Sacrilegious Fornication

“Ever wanted to do it in a church?”

Little did she know.

Since my first transgression with Rhonda in the chapel, I have on more than one occasion committed sacrilegious fornication.

As Dylan Elliott recounts in Fallen Bodies: Pollution, Sexuality, and Demonology in the Middle Ages, there is historical precedent for sex in holy places. During the Carolingian period, sexual activity in a church was categorized in The Second Diocesan Statute of Theodulf of Orleans as a form of “Irrational Fornication,” akin to incest. An eleventh century penitential gravely stated:

Concerning those who would have fornicated or committed adultery within the church. At present, there is nothing more dangerous than to sin lethally, and nothing more damnable than, on account of the heat of the flesh, that one consents to fondle some whore even within the walls of the holy church…. If anyone performed fornication in the church, that person should have penance all the days of his life on bread and water….

The Pontificale Romano-Germanicum of the mid-tenth century contains a prayer for a rite to cleanse a church from sexual desecration, lest it invite God’s wrath. (A Dominican preacher ascribed lightning strikes that hit churches to the sexual sins committed within them.) Hildegard of Bingen lamented those who “defile that dedication originated by Jacob by polluting holy places with…the impure seed of adultery or fornication.” That such prayers and penances were assigned means the offenses were not hypothetical. Sex between a confessor and a penitent was not uncommon. Two knights having affairs with the queen of Navarre and her sister-in-law confessed to consummating their adultery in holy precincts. (As a practical matter, in a society that afforded amorous couples little privacy, churches provided a spaces for amorous activities.)

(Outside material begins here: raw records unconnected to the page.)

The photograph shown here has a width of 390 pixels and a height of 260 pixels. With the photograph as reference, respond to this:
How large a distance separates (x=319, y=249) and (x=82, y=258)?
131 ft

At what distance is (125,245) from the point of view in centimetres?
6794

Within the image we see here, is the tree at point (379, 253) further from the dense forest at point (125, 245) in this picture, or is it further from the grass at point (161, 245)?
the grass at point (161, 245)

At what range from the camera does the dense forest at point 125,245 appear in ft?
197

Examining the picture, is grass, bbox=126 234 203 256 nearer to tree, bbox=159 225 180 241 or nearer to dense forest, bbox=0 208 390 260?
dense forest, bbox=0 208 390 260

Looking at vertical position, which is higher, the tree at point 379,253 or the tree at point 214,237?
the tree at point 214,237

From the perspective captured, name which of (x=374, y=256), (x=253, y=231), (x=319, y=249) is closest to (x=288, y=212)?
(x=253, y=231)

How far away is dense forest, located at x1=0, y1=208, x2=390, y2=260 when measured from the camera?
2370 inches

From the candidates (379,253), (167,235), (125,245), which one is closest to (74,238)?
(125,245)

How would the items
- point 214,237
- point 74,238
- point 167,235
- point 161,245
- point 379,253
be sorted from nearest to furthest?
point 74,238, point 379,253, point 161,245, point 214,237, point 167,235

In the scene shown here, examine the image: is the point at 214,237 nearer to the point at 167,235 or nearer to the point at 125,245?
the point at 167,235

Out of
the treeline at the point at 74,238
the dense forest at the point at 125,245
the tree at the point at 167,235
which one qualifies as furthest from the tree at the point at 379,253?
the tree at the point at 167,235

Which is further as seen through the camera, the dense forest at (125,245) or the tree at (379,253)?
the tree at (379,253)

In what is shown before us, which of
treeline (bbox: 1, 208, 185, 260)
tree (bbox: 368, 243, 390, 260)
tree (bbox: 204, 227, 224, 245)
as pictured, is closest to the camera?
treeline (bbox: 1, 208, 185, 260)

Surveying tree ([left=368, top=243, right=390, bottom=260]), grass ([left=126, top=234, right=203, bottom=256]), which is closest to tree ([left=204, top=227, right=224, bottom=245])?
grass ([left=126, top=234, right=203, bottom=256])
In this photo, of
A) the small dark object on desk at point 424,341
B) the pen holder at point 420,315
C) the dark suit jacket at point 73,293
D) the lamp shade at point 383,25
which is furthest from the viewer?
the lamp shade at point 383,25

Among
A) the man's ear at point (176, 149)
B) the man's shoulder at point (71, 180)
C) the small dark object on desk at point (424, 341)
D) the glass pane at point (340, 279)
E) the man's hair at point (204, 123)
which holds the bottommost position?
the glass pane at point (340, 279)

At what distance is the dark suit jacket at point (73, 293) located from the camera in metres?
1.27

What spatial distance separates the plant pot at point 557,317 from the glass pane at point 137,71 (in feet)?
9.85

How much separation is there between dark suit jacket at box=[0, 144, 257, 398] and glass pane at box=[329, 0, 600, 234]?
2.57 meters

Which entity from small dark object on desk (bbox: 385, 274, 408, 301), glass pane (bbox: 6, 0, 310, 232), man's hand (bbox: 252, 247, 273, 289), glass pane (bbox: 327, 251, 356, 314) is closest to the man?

Even in our secular age, the erotic allure of sex in sacred precincts remains. More than one Baptist girl has been covertly fingered in a pew during the sermon. A number of Catholics had to later confess that they had sex in a confessional. Graham Greene is reported to have had sex with his mistress behind altars in Italy. A few years ago, a priest in Louisiana was busted for having sex on his church’s altar with two dominatrices.

My first sexual encounter with the Deaconess was on a sofa in the parish office, but our sexcapades soon took us elsewhere. (As parish ministers, it was easy to access different places for sex.) We fucked in a closet storing old hymnals. We fucked in the vestry. We fucked in the choir loft. We fucked in a pew in the back row. We fucked in the nave in front of the baptismal font.

Having sex in a church poses it’s own particular challenges. Wooden pews and stone floors make copulating difficult (I bent the Deaconess over the back of the pew and railed her from behind), but I’ve found that adrenaline compensates for any physical discomfort. The risk of being caught, while part of the thrill, also demands that the rendezvous occur when one is reasonably sure that the church is empty. (Plus a church’s unique acoustics amplifies the grunts and moans emitted during sex.) Yet that “heat of the flesh” compelled us to commit so damnable a sin.

And hearing the Deaconess gasp “Oh, God” made it worthwhile.